PASSAGE PROVIDED:
-- Opening Marker --

From 88d03d436073f7fb7e41175da6289b727088f03b Mon Sep 17 00:00:00 2001
From: Stephan Porada <sporada@techfak.uni-bielefeld.de>
Date: Wed, 12 Feb 2020 13:46:43 +0100
Subject: [PATCH] Add function to check the encoding of input text files.

---
 nlp       | 15 +++++++++++++--
 spacy_nlp | 14 +++++++++++++-
 2 files changed, 26 insertions(+), 3 deletions(-)

diff --git a/nlp b/nlp
index e4156d4..74cd2b2 100755
--- a/nlp
+++ b/nlp
@@ -41,6 +41,15 @@ def parse_arguments():
                         dest='zip',
                         help='package result files in zip bundles',
                         required=False)

-- Closing Marker --

DATA EXTRACT:
-- Opening Marker --

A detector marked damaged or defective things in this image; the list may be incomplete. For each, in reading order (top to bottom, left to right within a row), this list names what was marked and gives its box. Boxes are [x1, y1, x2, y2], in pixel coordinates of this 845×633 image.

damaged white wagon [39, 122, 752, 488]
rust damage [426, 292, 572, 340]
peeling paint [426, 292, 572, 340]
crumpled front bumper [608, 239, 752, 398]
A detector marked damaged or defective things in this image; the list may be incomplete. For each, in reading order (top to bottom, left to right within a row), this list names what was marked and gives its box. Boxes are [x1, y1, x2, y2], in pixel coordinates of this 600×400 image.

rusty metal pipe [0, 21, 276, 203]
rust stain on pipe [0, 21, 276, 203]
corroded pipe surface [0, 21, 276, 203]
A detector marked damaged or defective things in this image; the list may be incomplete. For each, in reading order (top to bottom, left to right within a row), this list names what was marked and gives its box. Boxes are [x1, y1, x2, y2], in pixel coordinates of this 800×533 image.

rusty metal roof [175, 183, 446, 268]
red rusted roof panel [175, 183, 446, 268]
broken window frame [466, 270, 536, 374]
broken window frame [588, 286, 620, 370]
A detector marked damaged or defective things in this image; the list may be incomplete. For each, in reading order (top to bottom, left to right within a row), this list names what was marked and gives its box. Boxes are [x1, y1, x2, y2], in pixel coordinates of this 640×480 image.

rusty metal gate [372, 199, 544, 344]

-- Closing Marker --
-- Opening Marker --

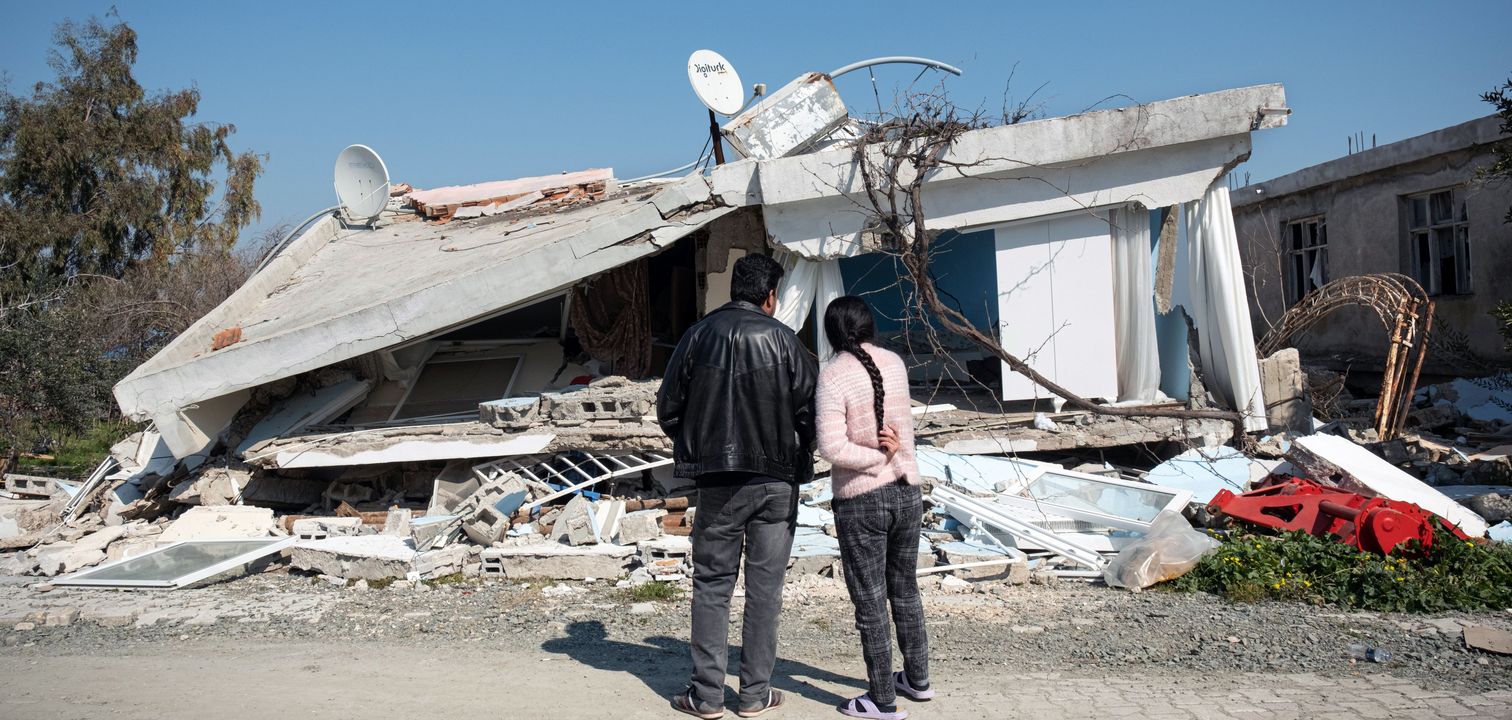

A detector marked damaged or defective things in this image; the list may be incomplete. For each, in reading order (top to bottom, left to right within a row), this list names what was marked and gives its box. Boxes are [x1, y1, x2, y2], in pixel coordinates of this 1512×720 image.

-- Closing Marker --

WORK ORDER: Could you write out the part of the patch above, starting with "diff --git a/nlp" and going on through "required=False)", word for word?

ANSWER TO THIS PROBLEM:
diff --git a/nlp b/nlp
index e4156d4..74cd2b2 100755
--- a/nlp
+++ b/nlp
@@ -41,6 +41,15 @@ def parse_arguments():
                         dest='zip',
                         help='package result files in zip bundles',
                         required=False)